1st Workshop on Evaluating Robots for the Real World: Aligning Academia, Industry, and Policymakers (RoboEval)
Proposed Workshop @ Robotics Science and Systems Conference (RSS 2025) - June 25 - Los Angeles, USA
About
There has been immense progress from the scientific community in developing methods and systems that boast impressive
performance on public benchmarks. However, systems still struggle with generalization, robustness, safety, and
reliability when deployed to real-world settings (e.g., factories, construction sites, residential homes). In addition
to the notion of optimising the algorithms and methods for deployment and transferability, this workshop raises such
questions as "Should we also optimize our benchmarks to be more representative assessments of good real-world behavior?"

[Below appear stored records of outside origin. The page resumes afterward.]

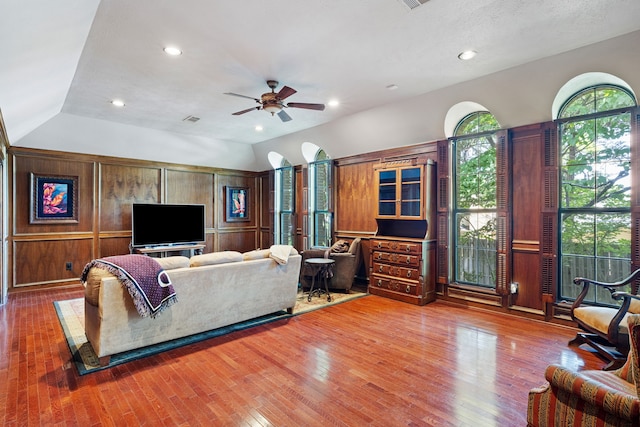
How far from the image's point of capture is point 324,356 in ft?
10.2

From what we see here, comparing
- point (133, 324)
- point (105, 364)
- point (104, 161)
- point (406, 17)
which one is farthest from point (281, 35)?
point (104, 161)

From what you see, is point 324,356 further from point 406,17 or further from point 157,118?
point 157,118

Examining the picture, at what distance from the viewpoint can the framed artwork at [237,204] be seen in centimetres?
812

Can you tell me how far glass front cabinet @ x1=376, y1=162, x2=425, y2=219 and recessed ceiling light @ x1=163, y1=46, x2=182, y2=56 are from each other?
3373mm

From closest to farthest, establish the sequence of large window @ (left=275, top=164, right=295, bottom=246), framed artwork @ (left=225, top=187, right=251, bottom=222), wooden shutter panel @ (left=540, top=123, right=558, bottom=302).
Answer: wooden shutter panel @ (left=540, top=123, right=558, bottom=302) < large window @ (left=275, top=164, right=295, bottom=246) < framed artwork @ (left=225, top=187, right=251, bottom=222)

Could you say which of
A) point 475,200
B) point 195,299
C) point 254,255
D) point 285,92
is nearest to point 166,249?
point 254,255

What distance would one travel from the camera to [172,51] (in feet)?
11.0

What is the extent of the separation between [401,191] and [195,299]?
11.2 ft

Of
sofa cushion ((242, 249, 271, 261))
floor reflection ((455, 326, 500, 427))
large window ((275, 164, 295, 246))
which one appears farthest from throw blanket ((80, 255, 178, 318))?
large window ((275, 164, 295, 246))

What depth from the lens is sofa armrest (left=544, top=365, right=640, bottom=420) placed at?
4.92ft

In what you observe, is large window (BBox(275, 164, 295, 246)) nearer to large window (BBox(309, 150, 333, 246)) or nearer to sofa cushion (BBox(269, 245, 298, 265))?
large window (BBox(309, 150, 333, 246))

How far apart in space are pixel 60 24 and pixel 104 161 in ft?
14.3

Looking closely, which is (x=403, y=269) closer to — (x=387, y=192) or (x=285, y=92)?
(x=387, y=192)

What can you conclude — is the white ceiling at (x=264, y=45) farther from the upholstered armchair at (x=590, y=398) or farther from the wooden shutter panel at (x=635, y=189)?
the upholstered armchair at (x=590, y=398)
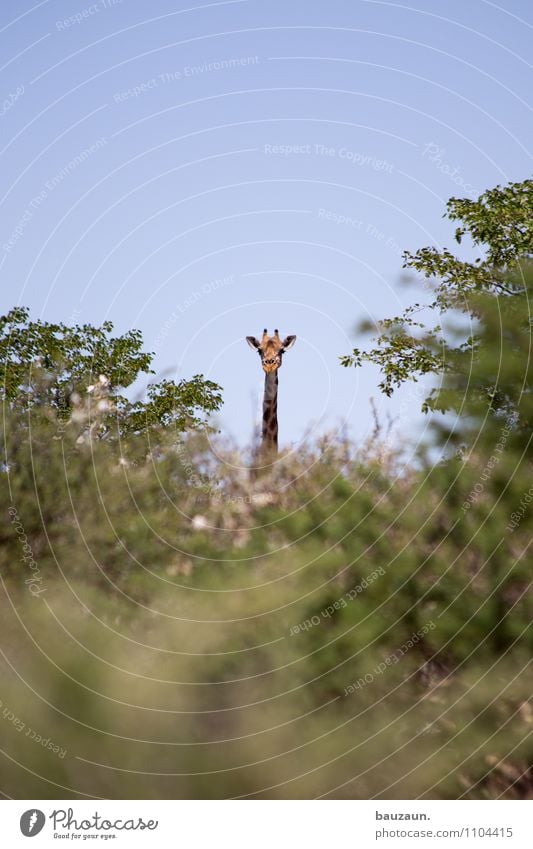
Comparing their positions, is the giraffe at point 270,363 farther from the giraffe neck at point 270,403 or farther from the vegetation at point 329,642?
the vegetation at point 329,642

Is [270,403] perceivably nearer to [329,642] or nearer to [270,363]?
[270,363]

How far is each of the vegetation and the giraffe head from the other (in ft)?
60.4

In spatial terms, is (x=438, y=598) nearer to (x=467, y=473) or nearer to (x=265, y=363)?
(x=467, y=473)

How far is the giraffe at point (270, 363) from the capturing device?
21.6 meters

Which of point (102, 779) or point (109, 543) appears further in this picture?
point (109, 543)

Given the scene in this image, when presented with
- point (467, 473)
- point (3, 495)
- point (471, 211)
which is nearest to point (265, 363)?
point (471, 211)

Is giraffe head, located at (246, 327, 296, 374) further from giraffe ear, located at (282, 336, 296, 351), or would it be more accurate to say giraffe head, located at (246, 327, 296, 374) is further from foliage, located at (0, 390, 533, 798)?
foliage, located at (0, 390, 533, 798)

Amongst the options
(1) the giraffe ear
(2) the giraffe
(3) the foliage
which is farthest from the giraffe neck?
(3) the foliage

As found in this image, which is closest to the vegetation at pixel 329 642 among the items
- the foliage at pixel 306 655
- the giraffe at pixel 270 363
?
the foliage at pixel 306 655

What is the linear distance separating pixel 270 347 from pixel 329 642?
64.4 feet

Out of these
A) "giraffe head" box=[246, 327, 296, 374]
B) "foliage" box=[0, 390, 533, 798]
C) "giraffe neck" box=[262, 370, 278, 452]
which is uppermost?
"giraffe head" box=[246, 327, 296, 374]

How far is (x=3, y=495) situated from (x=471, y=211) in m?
19.1

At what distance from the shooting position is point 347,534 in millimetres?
2299

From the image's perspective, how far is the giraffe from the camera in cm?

and "Should we take more care in assessing the current level of robot capabilities, so that we know when significant and
readily-deployable advancements are made?" We assert that these questions point to critical challenges in evaluating
robots in the real world, which we organize into three categories:
Evaluations and Progress. How do we ensure evaluations are created to drive meaningful advancements in the field without
causing too many barriers to stifle progress?

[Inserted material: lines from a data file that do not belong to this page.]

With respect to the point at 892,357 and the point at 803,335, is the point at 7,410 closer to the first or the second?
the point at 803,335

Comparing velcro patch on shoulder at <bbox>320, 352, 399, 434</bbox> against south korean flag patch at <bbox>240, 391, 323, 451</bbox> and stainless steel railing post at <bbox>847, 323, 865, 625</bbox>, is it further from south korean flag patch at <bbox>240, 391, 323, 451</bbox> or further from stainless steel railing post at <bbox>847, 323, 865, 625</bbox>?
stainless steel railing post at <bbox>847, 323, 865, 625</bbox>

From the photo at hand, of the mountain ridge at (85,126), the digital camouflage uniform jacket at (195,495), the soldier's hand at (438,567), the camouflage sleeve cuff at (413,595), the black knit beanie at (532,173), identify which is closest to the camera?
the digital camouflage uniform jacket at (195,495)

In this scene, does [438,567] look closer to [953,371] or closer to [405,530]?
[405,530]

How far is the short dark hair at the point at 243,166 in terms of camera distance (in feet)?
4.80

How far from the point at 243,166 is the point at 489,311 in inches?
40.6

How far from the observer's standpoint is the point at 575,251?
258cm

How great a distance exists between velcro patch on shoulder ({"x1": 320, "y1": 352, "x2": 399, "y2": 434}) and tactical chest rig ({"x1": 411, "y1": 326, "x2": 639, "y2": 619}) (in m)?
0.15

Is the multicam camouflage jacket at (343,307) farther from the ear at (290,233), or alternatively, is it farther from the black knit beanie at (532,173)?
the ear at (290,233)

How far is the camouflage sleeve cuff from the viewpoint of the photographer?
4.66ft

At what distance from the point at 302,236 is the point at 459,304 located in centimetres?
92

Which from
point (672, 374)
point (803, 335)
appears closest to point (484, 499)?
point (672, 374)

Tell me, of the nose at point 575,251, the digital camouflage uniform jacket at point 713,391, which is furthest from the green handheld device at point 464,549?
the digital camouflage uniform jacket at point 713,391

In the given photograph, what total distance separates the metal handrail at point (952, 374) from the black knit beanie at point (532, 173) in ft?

Accessibility and Relevance. Should benchmarks emphasize the full complexity of real-world deployment challenges, or
should they be simplified to encourage broader participation and replicability across diverse research contexts?

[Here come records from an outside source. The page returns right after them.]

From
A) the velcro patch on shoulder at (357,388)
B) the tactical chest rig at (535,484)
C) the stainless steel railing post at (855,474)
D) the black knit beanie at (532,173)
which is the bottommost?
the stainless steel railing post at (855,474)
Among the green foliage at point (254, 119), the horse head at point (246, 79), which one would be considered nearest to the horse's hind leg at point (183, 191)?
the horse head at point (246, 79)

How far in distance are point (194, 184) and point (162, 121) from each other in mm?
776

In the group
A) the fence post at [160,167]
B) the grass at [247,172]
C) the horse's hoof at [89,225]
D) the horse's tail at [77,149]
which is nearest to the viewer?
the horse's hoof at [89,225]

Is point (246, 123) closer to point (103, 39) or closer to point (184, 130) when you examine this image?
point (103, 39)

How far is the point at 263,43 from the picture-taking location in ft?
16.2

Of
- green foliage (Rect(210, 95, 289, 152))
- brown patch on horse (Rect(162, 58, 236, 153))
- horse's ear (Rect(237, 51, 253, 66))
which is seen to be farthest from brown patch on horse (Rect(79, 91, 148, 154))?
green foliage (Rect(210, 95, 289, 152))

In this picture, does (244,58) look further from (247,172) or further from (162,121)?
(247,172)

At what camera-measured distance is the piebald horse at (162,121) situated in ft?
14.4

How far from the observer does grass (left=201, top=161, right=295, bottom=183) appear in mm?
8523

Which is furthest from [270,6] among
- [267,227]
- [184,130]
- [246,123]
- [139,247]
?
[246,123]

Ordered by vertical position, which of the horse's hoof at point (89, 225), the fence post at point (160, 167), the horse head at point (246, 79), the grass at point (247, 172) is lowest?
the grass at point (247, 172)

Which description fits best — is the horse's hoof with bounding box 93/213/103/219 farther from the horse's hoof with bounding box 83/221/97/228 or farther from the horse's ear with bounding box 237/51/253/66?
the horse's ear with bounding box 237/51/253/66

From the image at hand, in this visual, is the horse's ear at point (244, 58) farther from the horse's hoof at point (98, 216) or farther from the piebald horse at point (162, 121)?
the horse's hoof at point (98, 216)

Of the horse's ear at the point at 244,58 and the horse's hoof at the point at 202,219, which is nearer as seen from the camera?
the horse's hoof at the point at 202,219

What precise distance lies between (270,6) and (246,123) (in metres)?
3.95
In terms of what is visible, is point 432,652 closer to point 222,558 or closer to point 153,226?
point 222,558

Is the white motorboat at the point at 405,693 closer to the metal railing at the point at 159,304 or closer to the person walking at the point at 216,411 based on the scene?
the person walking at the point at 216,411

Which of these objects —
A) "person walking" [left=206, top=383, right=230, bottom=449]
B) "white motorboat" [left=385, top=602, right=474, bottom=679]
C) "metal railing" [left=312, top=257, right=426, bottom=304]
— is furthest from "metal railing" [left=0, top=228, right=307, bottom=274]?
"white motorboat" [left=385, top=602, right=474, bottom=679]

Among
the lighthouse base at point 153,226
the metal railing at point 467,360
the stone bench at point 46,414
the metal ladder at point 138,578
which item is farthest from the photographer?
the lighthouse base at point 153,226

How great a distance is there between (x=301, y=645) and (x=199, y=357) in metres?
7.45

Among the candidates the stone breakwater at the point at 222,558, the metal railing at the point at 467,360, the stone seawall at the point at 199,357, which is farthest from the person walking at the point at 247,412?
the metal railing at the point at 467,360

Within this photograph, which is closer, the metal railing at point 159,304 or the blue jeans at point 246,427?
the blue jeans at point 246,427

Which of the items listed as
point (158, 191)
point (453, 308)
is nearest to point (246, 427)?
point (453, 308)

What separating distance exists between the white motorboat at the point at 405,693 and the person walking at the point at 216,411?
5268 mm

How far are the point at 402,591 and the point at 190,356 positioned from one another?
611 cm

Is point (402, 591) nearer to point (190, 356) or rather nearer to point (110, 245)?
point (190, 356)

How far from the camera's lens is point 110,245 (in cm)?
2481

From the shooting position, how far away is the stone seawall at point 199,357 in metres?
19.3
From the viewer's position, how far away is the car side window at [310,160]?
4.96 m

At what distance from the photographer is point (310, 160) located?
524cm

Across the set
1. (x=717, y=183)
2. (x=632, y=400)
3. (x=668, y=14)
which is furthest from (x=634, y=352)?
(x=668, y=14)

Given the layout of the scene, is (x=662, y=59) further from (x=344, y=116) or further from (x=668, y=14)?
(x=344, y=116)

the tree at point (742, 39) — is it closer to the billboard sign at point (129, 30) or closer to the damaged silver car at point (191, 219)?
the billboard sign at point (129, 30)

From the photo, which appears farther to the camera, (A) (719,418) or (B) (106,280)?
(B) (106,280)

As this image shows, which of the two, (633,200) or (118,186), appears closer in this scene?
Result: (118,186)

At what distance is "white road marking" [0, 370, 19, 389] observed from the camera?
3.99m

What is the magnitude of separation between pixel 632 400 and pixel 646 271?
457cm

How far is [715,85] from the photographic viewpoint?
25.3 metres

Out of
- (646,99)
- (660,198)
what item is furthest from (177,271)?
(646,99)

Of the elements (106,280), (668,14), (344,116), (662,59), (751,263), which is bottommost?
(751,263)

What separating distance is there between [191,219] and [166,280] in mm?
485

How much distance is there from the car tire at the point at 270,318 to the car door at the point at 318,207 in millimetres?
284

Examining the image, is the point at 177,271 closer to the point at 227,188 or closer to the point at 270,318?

Alignment Across Stakeholders. What are the needs of evaluations for different stakeholders? Should benchmarks address
the needs of academia, industry, and policy simultaneously? Or developed more to fit individual needs?
Intended audience. To address the above questions and challenges, the workshop will bring together keynote speakers from
different communities (e.g., academia, industry, policy), facilitate debates on pressing issues relating to real-world
robot evaluation, and host a paper track prioritizing evaluation metrics and results focused on achieving deployability
and generalization of robotic systems. In addition to the organizers, the presenters, panelists, and technical program
committee are drawn from the following (sub-)communities: Robot Learning, Computer Vision, Natural Language Processing,
Embodied AI, Formal Benchmarking, and Public Policy. We likewise intend to attract an audience from these diverse
sub-communities to contribute to compelling discussions.